===== Extracted entries

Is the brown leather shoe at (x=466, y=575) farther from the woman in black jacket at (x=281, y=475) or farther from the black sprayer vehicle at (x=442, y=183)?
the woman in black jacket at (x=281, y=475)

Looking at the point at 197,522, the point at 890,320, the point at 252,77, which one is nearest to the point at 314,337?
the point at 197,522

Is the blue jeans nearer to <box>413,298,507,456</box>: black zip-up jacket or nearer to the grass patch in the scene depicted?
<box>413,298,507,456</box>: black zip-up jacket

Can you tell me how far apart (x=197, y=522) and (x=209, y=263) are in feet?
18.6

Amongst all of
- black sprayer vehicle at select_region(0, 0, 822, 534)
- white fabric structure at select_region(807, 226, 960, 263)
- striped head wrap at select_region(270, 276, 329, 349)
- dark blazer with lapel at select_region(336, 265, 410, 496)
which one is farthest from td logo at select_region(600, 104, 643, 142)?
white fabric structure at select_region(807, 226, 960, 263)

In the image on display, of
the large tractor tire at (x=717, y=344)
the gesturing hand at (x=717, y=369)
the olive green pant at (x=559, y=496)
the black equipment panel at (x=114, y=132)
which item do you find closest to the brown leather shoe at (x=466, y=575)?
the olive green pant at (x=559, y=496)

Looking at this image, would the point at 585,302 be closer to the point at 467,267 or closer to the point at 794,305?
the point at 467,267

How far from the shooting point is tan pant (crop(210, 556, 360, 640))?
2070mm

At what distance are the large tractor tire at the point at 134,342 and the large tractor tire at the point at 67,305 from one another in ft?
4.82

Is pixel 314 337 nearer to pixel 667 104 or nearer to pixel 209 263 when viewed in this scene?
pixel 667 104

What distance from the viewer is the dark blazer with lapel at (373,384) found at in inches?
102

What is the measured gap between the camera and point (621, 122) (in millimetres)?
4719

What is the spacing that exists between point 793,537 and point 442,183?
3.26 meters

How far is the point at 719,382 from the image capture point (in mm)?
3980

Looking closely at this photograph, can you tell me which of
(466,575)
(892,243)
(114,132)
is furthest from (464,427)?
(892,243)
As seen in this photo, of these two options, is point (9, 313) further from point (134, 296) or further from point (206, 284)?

==========

**Problem**
Reproduce each of the records above verbatim, without changing anything.

**Finished task**
Is the brown leather shoe at (x=466, y=575) farther from the woman in black jacket at (x=281, y=475) or farther from the black sprayer vehicle at (x=442, y=183)?
the woman in black jacket at (x=281, y=475)

Looking at the point at 197,522, the point at 890,320, the point at 252,77, which one is nearest to the point at 314,337?
the point at 197,522

Is the blue jeans nearer to <box>413,298,507,456</box>: black zip-up jacket or nearer to the grass patch in the scene depicted?
<box>413,298,507,456</box>: black zip-up jacket

Can you tell me how far apart (x=197, y=522) and (x=209, y=263) are in feet?
18.6

Amongst all of
- black sprayer vehicle at select_region(0, 0, 822, 534)
- white fabric structure at select_region(807, 226, 960, 263)
- striped head wrap at select_region(270, 276, 329, 349)
- dark blazer with lapel at select_region(336, 265, 410, 496)
which one is farthest from td logo at select_region(600, 104, 643, 142)?
white fabric structure at select_region(807, 226, 960, 263)

In the image on display, of
the large tractor tire at (x=717, y=344)
the gesturing hand at (x=717, y=369)
the olive green pant at (x=559, y=496)
the black equipment panel at (x=114, y=132)
which item do you find closest to the brown leather shoe at (x=466, y=575)?
the olive green pant at (x=559, y=496)

Looking at this image, would the point at 585,302 be closer to the point at 467,267 or closer to the point at 794,305?
the point at 467,267

How far from the shooting point is tan pant (crop(210, 556, 360, 640))?
2070mm

At what distance are the large tractor tire at the point at 134,342 and the large tractor tire at the point at 67,305 from one another in ft?
4.82

Is pixel 314 337 nearer to pixel 667 104 or nearer to pixel 209 263 when viewed in this scene?
pixel 667 104

What distance from the viewer is the dark blazer with lapel at (373,384) found at in inches?
102

What is the measured gap between the camera and point (621, 122) (in millimetres)?
4719

What is the spacing that exists between point 793,537 and point 442,183?
3.26 meters

How far is the point at 719,382 from the image capture point (in mm)?
3980

Looking closely at this photograph, can you tell me which of
(466,575)
(892,243)
(114,132)
is furthest from (464,427)?
(892,243)
As seen in this photo, of these two options, is point (9, 313) further from point (134, 296) or further from point (206, 284)?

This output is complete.